Jennifer Aniston and producing partner Kristin Hahn have formed Echo Films, which kicks off with a first-look deal at Universal Pictures.

According to Variety, Aniston and Hahn have already made several project acquisitions, most of which will be developed as star vehicles for Aniston.

The studio has just acquired screen rights to Jane Fallon's British bestseller Getting Rid of Matthew. Fallon, a veteran U.K. TV producer who is married to Ricky Gervais, will adapt her novel about a hard-charging publicist whose lusty affair with a married man is ruined by his decision to leave his wife and two children for her. She invents a new persona, befriends the spurned wife and attempts to patch up the marriage up so she can be rid of him. In the process, she develops a thing for his oldest son.

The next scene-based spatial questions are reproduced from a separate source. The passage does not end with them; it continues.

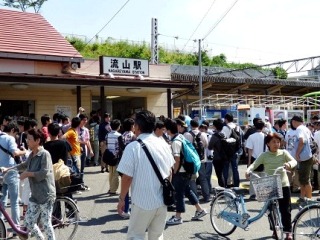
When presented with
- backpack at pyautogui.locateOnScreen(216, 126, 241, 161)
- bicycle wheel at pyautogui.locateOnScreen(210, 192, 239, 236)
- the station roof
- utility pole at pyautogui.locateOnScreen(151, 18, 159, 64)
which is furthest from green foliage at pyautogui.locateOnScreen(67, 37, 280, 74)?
bicycle wheel at pyautogui.locateOnScreen(210, 192, 239, 236)

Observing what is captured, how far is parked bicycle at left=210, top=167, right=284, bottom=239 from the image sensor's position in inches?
219

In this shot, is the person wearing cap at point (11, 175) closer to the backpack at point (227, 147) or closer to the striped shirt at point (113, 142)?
the striped shirt at point (113, 142)

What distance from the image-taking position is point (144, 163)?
13.5 feet

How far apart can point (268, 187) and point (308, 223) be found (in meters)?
0.66

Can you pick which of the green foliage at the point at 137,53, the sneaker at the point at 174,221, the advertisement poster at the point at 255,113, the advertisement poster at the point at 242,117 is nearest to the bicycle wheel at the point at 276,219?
the sneaker at the point at 174,221

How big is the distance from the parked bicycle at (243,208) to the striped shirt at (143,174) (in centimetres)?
198

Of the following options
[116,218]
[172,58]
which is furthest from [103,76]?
[172,58]

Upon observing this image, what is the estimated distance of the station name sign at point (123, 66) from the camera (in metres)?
16.8

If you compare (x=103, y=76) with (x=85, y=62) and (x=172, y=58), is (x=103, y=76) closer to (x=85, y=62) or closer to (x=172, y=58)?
(x=85, y=62)

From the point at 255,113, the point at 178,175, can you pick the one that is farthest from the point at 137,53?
the point at 178,175

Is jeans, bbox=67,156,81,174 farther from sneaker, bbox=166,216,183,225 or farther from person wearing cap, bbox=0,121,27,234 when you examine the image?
sneaker, bbox=166,216,183,225

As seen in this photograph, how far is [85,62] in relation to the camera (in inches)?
691

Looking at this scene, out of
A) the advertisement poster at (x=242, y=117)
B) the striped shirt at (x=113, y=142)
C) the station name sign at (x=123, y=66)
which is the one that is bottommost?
the striped shirt at (x=113, y=142)

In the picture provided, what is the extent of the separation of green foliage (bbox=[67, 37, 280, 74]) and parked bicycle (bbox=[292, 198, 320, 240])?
37113 millimetres
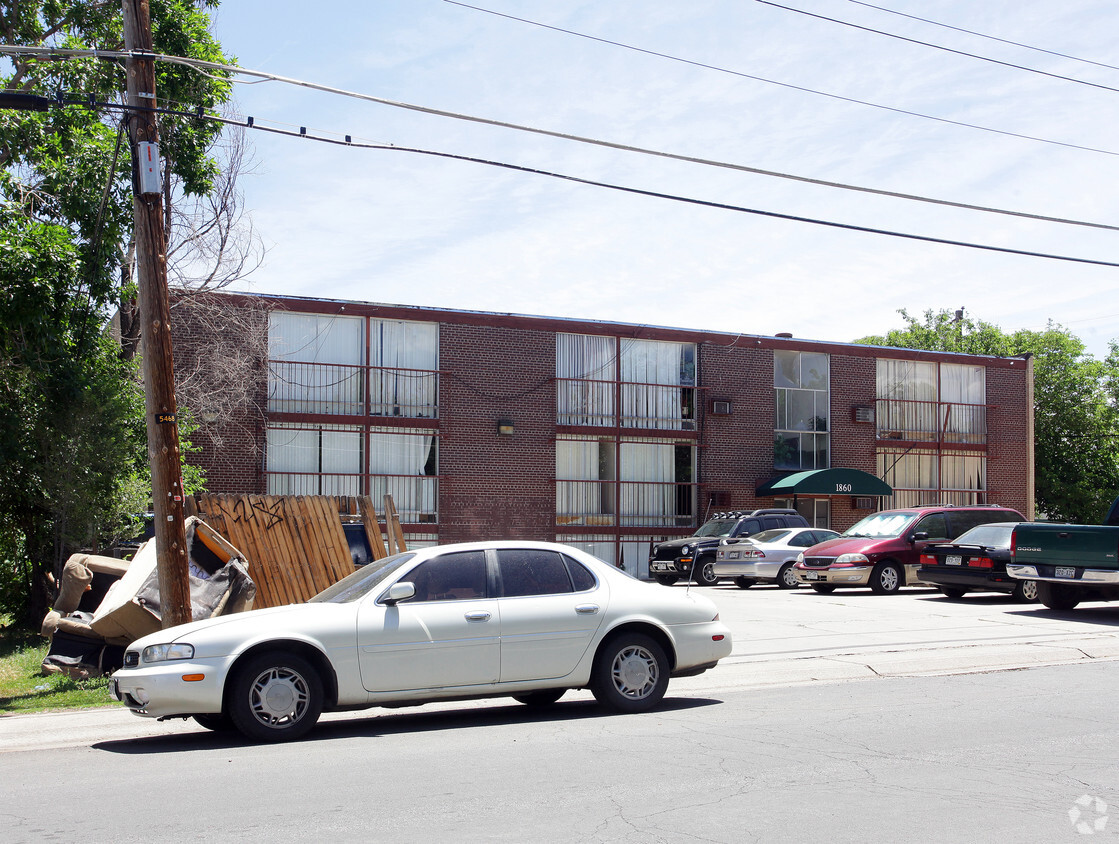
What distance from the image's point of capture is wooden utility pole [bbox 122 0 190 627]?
1037 cm

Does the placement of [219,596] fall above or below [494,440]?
below

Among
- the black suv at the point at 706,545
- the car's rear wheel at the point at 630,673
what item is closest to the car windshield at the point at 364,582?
the car's rear wheel at the point at 630,673

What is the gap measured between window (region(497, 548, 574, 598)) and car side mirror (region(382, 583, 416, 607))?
0.82m

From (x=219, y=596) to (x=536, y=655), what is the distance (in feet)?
17.3

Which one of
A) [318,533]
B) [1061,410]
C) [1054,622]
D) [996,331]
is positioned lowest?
[1054,622]

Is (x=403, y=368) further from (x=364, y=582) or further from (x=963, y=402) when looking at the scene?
(x=364, y=582)

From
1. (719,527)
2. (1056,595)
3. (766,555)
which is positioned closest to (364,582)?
(1056,595)

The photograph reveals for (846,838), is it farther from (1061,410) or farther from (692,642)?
(1061,410)

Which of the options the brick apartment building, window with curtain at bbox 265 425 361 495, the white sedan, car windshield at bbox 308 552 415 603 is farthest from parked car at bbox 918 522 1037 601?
window with curtain at bbox 265 425 361 495

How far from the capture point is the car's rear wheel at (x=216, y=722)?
792 centimetres

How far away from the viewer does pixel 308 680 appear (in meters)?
7.70

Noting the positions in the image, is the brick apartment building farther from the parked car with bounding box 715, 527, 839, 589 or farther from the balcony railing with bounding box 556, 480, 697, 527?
the parked car with bounding box 715, 527, 839, 589

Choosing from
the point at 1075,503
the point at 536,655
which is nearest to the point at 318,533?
the point at 536,655

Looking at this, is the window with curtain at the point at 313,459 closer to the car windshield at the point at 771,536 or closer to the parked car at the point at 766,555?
the parked car at the point at 766,555
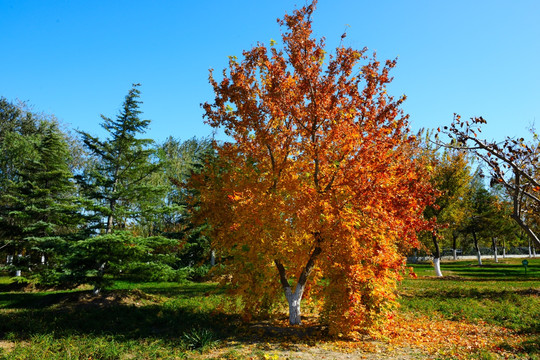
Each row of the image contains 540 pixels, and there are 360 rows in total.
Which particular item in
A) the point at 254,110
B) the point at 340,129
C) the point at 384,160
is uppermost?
the point at 254,110

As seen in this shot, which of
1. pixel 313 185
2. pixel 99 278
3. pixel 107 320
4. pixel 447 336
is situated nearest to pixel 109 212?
pixel 99 278

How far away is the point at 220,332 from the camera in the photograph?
9289mm

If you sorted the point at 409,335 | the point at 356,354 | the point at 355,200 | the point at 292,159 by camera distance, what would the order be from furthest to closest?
the point at 292,159, the point at 409,335, the point at 355,200, the point at 356,354

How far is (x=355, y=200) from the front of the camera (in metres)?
8.30

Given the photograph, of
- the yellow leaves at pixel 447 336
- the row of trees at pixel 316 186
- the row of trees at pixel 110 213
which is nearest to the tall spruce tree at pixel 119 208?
the row of trees at pixel 110 213

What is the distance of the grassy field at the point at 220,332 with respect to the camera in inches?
301

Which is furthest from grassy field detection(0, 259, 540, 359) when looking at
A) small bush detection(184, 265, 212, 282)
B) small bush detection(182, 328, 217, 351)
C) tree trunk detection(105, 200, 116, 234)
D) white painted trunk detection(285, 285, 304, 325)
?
tree trunk detection(105, 200, 116, 234)

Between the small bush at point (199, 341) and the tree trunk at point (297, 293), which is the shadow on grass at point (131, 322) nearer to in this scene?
the tree trunk at point (297, 293)

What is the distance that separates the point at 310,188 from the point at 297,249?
2.00 meters

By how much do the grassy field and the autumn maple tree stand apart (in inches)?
36.7

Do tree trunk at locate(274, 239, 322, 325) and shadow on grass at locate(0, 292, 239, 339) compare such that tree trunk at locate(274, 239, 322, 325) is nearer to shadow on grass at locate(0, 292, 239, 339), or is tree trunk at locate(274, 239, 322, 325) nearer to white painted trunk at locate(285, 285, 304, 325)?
white painted trunk at locate(285, 285, 304, 325)

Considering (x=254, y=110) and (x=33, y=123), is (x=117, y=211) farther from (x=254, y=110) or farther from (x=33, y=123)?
(x=33, y=123)

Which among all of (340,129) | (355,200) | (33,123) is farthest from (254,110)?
(33,123)

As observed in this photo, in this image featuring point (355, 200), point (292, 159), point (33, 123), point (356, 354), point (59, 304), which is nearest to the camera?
point (356, 354)
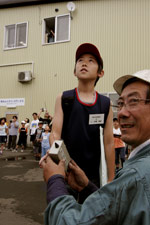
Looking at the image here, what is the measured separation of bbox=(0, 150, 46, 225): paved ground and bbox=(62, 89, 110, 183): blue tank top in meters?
1.90

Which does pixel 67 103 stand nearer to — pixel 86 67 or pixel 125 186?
pixel 86 67

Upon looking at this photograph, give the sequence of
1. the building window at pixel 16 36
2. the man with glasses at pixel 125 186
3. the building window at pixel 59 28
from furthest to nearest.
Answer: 1. the building window at pixel 16 36
2. the building window at pixel 59 28
3. the man with glasses at pixel 125 186

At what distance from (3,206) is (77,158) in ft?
8.82

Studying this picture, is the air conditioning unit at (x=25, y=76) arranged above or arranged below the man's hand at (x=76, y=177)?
above

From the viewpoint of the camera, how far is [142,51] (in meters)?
11.4

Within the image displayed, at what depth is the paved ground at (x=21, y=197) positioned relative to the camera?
3.30 metres

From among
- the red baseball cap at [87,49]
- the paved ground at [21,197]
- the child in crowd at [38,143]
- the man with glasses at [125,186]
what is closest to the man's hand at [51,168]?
the man with glasses at [125,186]

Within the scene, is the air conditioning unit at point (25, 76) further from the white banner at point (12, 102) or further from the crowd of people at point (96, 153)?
the crowd of people at point (96, 153)

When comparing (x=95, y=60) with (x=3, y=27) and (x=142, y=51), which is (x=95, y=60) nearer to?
(x=142, y=51)

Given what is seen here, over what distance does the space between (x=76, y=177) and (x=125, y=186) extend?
21.5 inches

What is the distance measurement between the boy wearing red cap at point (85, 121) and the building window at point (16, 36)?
12.7 meters

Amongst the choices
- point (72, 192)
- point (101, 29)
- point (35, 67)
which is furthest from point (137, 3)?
point (72, 192)

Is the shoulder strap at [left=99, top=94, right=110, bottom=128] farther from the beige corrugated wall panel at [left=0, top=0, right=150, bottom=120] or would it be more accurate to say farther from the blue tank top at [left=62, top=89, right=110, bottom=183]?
the beige corrugated wall panel at [left=0, top=0, right=150, bottom=120]

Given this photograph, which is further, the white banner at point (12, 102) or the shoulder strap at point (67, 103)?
the white banner at point (12, 102)
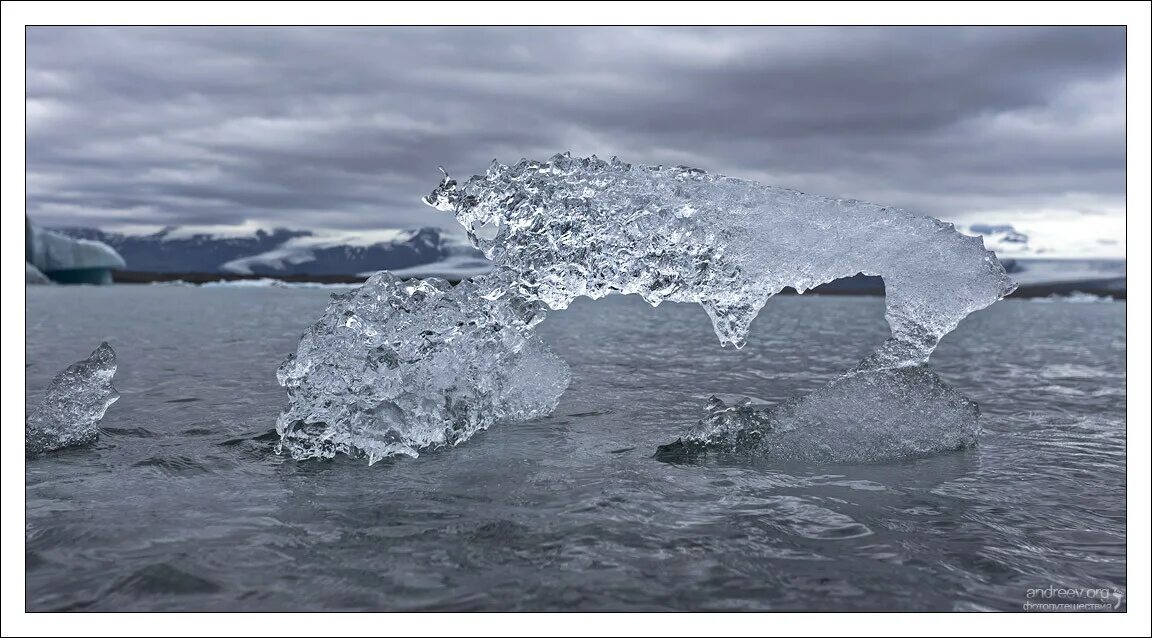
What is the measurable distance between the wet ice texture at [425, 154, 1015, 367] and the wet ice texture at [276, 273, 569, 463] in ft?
3.94

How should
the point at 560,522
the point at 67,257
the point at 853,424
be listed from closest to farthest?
the point at 560,522 < the point at 853,424 < the point at 67,257

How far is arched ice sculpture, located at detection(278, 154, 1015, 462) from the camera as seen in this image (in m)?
9.14

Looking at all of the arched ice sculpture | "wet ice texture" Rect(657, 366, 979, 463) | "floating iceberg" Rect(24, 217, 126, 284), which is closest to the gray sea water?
"wet ice texture" Rect(657, 366, 979, 463)

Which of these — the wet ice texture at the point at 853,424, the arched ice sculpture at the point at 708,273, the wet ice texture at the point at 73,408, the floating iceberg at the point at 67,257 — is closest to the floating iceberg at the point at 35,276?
the floating iceberg at the point at 67,257

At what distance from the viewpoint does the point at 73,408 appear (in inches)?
366

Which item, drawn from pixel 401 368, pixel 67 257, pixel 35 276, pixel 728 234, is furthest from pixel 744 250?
pixel 67 257

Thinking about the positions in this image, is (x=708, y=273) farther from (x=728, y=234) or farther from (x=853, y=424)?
(x=853, y=424)

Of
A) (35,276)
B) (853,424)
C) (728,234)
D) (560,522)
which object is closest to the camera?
(560,522)

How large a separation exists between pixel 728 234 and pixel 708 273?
505 mm

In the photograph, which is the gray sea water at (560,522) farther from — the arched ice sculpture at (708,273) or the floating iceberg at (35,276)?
the floating iceberg at (35,276)

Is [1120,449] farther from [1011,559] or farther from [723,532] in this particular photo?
[723,532]

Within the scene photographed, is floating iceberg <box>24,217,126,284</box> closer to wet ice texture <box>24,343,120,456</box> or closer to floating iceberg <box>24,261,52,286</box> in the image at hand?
floating iceberg <box>24,261,52,286</box>

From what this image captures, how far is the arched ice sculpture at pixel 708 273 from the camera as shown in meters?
9.14

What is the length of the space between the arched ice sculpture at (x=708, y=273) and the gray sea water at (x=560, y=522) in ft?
2.25
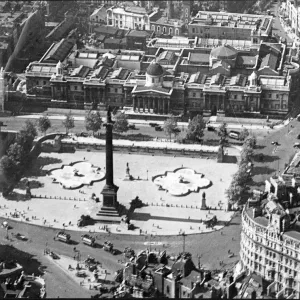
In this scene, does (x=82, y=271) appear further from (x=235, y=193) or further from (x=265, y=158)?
(x=265, y=158)

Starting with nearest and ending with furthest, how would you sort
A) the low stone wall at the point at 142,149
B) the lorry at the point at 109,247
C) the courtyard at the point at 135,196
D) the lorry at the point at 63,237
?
the lorry at the point at 109,247
the lorry at the point at 63,237
the courtyard at the point at 135,196
the low stone wall at the point at 142,149

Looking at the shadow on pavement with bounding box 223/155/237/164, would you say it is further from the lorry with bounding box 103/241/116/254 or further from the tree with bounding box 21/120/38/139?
the lorry with bounding box 103/241/116/254

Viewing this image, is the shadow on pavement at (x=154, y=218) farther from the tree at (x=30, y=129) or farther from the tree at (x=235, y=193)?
the tree at (x=30, y=129)

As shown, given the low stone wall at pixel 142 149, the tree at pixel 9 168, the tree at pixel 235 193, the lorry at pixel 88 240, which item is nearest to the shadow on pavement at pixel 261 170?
the low stone wall at pixel 142 149

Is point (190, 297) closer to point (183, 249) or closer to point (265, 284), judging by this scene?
point (265, 284)

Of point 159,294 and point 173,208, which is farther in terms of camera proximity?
point 173,208

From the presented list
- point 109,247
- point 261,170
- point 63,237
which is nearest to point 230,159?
point 261,170

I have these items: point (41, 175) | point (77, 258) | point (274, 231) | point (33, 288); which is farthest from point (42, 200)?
point (274, 231)
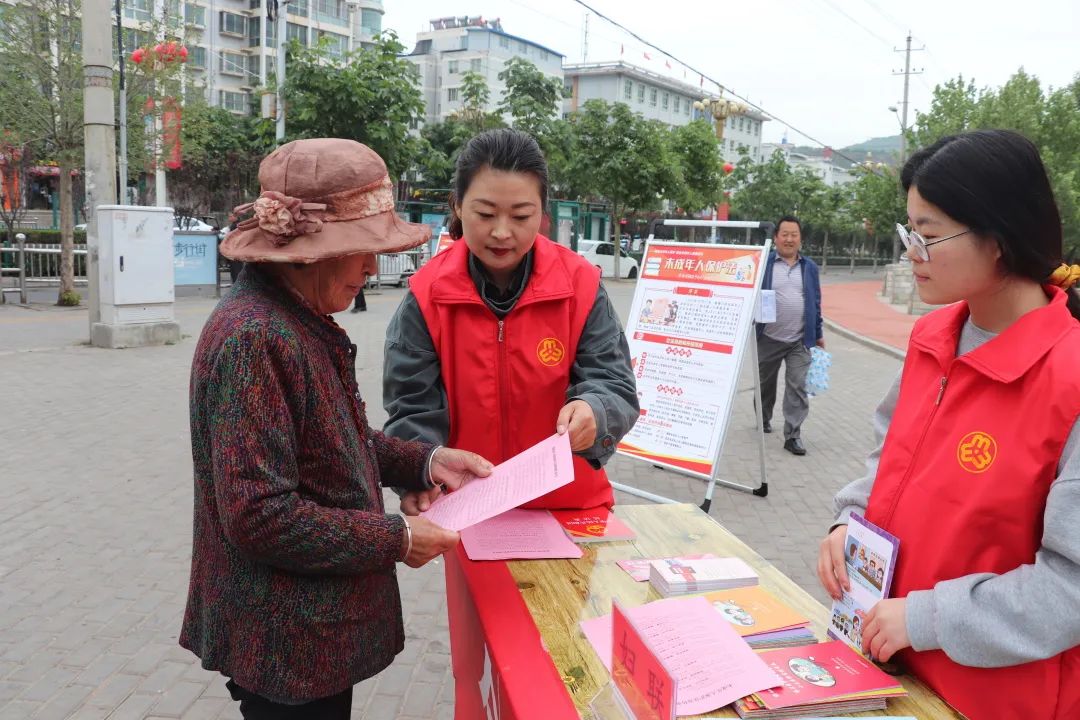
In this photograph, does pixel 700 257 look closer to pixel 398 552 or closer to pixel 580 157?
pixel 398 552

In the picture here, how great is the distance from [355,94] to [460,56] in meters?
51.4

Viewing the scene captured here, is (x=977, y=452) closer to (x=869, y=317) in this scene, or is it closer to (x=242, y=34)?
(x=869, y=317)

Universal and Echo also have accessed the book market to acquire The Divorce Party, a Laura Dave novel that Viking will publish in May, with Gwyn Lurie (The Man Who Ate the 747) aboard to write the script. As a husband and wife reach their 35th wedding anniversary, they hold a party to announce their divorce. It creates complications for their son, who returns home with his commitment-shy fiancee.

Aniston and Hahn have made a script deal at Universal for Counter-Clockwise, a script by Paul Bernbaum (Next). It's a true story based on a study conducted by Harvard prof and psychologist Ellen Langer in which she tried to reverse the aging process of subjects by re-creating the era of their prime. Echo has also has a Universal deal for Love: Todd, a Kristen Stavola-scripted drama about an aging tennis pro-turned-coach who gets schooled by a precocious teen tennis phenom. Aniston will produce with Hahn, but isn't planning to act in the film.

The Echo partners have a deal at Overture for Chemistry, a David Sussman-scripted dramedy centered around the fact that romantic love and obsessive compulsive disorder demonstrate similar brain chemistry.

They have a DreamWorks deal on The Goree Girls, a fact-based adaptation of Skip Hollandsworth's Texas Monthly article about a falsely convicted woman who gives purpose to her fellow Texas inmates by starting one of America's first all-female bands. Aniston plans to star, and John Lee Hancock is rewriting a script by Margaret Nagle.

"We're drawn to stories about people finding their voice and finding their way because they help us as listeners and viewers do what we feel we're all trying to do, which is making sense of our lives through the stories of others," Aniston said. "That's why we chose the name Echo, to echo back an idea, a challenge, something that resonates through all of us."